- INFORMATION GIVEN
^^^^^^^^^^^^^^^^

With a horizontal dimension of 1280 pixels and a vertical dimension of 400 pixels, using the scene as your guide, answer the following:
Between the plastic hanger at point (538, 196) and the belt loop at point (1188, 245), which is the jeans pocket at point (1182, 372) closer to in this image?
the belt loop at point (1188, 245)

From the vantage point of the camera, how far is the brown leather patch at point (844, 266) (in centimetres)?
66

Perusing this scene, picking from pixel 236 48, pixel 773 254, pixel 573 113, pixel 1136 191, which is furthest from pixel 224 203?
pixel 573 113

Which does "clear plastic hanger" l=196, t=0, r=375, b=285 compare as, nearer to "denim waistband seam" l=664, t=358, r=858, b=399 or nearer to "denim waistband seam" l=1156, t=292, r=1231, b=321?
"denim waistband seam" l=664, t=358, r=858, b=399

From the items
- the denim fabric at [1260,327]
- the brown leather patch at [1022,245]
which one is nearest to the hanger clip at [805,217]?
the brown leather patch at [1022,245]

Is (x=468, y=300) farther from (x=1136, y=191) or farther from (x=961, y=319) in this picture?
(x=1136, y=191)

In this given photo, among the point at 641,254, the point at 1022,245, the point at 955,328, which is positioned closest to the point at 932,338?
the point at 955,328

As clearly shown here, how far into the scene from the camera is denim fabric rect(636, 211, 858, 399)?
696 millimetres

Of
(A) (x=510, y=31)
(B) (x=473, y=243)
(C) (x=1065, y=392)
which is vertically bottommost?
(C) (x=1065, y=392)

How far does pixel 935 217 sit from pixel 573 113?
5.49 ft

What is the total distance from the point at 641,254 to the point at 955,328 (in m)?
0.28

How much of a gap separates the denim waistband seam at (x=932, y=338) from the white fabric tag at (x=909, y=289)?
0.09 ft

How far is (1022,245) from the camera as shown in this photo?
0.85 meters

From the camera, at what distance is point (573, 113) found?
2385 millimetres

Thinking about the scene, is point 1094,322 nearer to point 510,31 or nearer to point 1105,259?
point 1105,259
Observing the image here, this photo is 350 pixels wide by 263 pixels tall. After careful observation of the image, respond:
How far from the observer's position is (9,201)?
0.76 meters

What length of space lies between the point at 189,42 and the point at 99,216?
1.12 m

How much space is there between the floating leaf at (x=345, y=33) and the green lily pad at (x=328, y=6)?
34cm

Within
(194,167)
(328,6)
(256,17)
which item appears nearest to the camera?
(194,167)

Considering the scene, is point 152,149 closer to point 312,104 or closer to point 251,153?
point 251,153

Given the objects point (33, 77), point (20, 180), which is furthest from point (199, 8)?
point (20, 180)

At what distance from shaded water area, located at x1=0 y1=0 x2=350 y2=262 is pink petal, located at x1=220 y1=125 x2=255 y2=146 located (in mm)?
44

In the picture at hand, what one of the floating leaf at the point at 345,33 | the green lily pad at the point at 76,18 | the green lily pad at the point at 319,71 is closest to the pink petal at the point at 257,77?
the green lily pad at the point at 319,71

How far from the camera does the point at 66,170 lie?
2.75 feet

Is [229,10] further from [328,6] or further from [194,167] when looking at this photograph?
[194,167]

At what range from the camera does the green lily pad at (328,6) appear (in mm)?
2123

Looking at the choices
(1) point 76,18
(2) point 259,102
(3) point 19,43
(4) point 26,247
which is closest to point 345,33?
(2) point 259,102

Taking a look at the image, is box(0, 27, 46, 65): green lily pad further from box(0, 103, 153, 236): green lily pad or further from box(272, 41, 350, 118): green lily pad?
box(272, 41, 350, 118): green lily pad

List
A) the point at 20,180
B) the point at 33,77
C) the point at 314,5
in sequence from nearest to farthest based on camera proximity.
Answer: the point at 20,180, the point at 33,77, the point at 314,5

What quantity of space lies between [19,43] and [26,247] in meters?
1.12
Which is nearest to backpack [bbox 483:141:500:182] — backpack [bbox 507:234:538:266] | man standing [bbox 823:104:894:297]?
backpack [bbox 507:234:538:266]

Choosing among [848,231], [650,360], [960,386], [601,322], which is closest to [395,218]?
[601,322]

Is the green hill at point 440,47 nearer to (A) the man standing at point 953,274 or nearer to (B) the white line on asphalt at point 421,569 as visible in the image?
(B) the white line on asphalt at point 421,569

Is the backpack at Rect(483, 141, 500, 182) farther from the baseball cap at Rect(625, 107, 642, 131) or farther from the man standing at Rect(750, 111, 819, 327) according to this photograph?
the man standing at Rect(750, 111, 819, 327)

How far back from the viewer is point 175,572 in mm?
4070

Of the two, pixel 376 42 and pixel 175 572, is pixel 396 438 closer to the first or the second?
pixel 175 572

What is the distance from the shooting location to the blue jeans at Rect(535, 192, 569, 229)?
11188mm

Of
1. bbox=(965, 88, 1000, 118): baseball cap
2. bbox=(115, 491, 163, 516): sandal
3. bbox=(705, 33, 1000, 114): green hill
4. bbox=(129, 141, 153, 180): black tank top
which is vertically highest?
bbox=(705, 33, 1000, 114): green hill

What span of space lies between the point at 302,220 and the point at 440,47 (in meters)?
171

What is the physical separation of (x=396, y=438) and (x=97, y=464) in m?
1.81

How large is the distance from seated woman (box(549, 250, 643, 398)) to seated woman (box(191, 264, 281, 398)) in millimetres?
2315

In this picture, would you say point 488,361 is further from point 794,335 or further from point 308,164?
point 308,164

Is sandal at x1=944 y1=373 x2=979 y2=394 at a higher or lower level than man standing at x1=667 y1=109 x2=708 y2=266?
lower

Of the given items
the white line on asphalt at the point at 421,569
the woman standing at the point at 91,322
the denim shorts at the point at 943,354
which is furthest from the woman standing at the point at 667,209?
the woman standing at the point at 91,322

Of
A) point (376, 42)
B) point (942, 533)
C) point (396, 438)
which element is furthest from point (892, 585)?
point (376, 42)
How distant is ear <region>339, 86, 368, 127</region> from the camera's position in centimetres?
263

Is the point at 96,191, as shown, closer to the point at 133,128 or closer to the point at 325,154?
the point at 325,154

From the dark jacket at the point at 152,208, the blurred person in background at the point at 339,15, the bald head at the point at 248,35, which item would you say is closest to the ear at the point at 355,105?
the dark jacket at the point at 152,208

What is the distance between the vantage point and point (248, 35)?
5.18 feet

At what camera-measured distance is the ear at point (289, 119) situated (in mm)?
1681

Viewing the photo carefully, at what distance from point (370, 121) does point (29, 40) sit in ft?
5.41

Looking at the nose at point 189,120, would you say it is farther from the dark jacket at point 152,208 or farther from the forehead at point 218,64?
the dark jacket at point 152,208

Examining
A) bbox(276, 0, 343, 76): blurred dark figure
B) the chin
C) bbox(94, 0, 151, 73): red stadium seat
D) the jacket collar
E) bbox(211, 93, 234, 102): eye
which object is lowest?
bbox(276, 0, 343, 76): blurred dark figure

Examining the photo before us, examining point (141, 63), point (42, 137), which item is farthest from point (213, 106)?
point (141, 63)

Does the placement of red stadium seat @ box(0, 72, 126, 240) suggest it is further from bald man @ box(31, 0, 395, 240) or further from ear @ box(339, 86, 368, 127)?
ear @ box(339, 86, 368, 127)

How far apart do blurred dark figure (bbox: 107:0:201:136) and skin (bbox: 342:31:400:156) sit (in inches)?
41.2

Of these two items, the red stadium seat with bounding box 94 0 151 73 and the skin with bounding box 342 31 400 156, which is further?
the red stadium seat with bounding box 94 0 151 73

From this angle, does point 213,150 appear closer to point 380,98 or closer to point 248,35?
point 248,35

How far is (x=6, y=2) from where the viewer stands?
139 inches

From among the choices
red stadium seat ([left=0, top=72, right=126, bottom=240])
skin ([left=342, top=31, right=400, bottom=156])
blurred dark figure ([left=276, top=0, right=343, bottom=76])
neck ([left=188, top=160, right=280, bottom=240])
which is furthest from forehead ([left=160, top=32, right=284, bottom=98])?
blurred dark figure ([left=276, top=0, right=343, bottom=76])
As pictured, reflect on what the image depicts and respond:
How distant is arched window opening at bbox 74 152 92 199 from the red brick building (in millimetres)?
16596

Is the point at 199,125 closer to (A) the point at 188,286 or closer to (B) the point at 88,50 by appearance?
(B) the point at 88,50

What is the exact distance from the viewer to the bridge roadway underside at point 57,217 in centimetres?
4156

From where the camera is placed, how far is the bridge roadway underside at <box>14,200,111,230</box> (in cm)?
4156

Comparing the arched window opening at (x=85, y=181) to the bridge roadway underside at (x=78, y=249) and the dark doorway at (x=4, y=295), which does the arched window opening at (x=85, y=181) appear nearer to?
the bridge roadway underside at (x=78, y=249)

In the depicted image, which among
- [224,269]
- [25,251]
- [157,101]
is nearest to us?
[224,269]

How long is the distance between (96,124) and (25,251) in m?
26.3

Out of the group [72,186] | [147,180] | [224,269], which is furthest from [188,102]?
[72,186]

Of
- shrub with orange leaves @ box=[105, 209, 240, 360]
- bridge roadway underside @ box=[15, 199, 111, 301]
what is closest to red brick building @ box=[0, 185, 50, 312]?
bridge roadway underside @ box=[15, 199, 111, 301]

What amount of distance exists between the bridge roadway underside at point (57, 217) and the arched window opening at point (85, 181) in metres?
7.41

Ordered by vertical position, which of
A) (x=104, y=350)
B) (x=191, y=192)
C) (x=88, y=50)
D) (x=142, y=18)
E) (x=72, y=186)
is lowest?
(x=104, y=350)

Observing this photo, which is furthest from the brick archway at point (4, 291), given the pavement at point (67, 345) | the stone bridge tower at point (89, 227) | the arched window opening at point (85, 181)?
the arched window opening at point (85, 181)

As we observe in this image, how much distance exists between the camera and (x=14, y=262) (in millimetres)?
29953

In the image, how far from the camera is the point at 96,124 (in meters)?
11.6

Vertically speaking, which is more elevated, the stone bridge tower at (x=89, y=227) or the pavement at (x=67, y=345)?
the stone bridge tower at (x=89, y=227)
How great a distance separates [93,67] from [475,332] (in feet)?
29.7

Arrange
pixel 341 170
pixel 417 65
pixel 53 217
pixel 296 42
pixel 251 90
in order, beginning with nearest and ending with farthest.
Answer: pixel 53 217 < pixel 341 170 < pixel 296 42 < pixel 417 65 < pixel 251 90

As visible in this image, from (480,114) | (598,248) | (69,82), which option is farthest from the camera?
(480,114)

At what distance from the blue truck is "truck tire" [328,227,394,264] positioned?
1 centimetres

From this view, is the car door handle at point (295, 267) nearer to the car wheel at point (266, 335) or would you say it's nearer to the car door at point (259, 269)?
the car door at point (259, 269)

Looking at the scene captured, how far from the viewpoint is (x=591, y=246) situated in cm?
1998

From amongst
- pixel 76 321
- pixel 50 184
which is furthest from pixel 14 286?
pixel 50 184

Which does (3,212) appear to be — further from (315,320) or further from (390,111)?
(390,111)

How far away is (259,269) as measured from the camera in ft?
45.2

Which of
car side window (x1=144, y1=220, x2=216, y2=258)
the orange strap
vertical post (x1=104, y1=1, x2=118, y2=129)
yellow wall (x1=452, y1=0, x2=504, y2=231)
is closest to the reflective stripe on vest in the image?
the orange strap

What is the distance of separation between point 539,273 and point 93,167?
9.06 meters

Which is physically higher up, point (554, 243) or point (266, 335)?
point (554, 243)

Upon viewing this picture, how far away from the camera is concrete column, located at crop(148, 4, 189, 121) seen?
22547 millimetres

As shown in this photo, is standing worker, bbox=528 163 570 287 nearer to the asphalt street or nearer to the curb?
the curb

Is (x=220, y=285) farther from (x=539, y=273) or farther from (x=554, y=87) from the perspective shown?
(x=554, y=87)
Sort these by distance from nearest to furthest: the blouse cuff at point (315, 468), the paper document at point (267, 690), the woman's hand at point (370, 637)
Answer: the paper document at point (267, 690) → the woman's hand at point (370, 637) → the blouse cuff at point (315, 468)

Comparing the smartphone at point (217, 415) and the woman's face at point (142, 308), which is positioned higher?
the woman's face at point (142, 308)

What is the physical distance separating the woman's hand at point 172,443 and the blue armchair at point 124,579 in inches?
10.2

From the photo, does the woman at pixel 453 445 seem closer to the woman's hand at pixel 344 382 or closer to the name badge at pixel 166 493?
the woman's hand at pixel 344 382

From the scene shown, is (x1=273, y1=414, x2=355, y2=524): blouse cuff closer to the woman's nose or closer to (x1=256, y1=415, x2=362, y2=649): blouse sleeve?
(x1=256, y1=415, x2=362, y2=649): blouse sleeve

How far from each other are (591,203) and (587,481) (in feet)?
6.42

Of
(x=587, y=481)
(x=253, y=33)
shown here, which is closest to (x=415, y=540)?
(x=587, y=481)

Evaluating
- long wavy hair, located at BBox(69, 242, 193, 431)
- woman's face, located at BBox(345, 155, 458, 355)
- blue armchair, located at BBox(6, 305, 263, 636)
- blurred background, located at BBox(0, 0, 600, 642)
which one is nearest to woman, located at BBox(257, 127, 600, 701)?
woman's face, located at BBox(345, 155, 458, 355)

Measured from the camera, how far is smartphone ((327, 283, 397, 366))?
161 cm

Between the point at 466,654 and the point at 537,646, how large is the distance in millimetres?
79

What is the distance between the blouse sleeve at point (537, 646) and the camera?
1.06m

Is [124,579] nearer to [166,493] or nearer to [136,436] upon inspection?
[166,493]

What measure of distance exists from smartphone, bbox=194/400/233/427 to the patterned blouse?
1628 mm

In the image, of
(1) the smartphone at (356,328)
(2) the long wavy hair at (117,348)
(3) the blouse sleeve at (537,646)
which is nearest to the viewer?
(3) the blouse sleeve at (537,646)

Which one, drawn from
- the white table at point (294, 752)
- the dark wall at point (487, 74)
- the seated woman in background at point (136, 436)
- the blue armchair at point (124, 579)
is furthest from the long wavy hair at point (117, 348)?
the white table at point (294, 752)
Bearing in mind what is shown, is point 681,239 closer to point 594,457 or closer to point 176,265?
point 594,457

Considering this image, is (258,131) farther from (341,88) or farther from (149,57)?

^^^^^^^^^^^^^^^^

- TASK PROMPT
Edit the records from the line with "What is the distance of" to the line with "22547 millimetres", replacing "concrete column" with "concrete pillar" and leaving everything else unchanged. Give only those lines.

- RESULT OF THE TASK
What is the distance of separation between point 539,273 and point 93,167?
9.06 meters

Which is physically higher up, point (554, 243) or point (266, 335)?
point (554, 243)

Upon viewing this picture, how far away from the camera is concrete pillar, located at crop(148, 4, 189, 121) seen?
22547 millimetres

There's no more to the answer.